HISTORICAL EXAMPLE: LOGISTICS OF THE XERXES INVASION OF GREECE 480-479 BCE

Greece was a poor country incapable of supporting invasion forces, so when Persian King Xerxes invaded Greece in 480 BCE to establish an ethnic frontier in the west of his empire, he had to rely on external resupply to support his 150,000 infantry, 30,000 cavalry and 600 warships with 120,000 crewmen. The distances were such that wagons would have their load consumed in transit by the draught animals, so supply had necessarily to be by sea.

The Persian war fleet was superior to the Greek one, so it provided both outflanking amphibious capability and protection for the resupply fleet; the amphibious capability meant the Greek forces could not concentrate, remaining at home defending their cities, and so able to be picked off one by one. The Greek strategy was to neutralise this war fleet, both to even up the operational mobility equation and, by depriving the Persians of supply, ultimately force their withdrawal.

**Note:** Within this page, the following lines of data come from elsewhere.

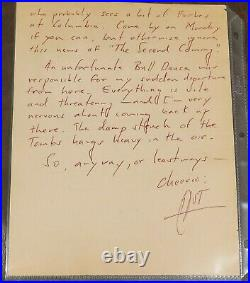 Hunter S. Thompson SIGNED Hand WRITTEN Autographed Letter to Friend a GoNZo 1/1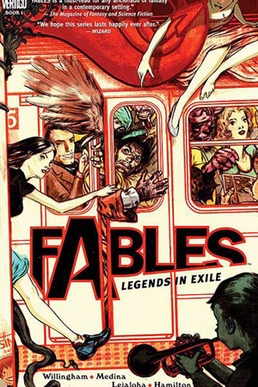 File:Fables.png
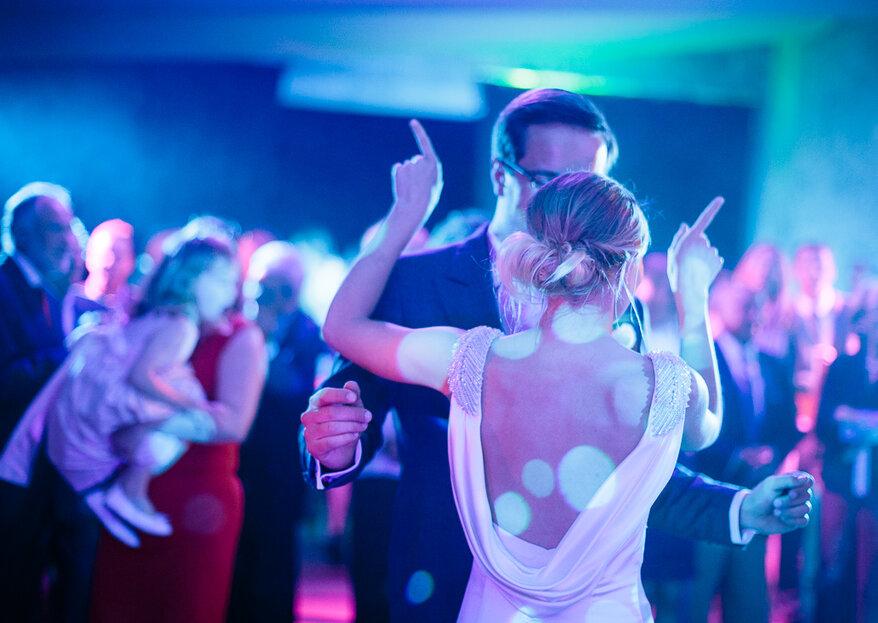 50 chansons indispensables pour la playlist de mariage : quelles musiques choisir ?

Given the inequality of the fleets, the Greeks determined to force sea engagements in narrow waters to minimise the effect of the opposing superior ships and numbers: they closed the land route to the south at the Thermopylai pass to force a Persian outflanking amphibious operation in the adjacent strait. When three days of naval engagements failed to give a Greek victory, and the Thermopylai position was outflanked on land, the fleet withdrew to the strait between Salamis and Athens, and by a stratagem of splitting the Persian fleet, defeated their naval force and so exposed the sea supply line to naval interdiction.

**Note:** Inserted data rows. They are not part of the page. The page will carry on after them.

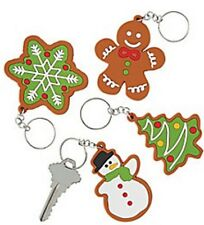 12 Christmas Cookie Cutout Key Chains Gingerbread Snowflake Snowman Trees NEW
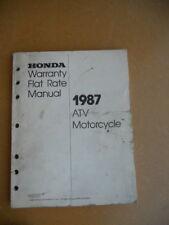 Honda Warranty Flat Rate Manual 1987 Atv Motorcycle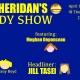 Cal Sheridan's Comedy Show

With no resupply, Xerxes was obliged to take half his army back to Asia Minor and the remaining part had to withdraw and winter in the plains of northern Greece to survive. The following spring, the southern Greek states, no longer threatened by enemy amphibious landings, were able to concentrate in full strength at Plataia and defeat the reduced Persian army and its Greek allies. In parallel, the Greek naval forces captured the rump of the Persian fleet at Mykale in Asia Minor.

Afternote:
Invading Persia 150 years later, Alexander had to attack across central Asia without the option of water transport. His campaigns were carefully timed to coincide with the ripening of crops, as land transport could not possibly keep up the food and forage for his forces.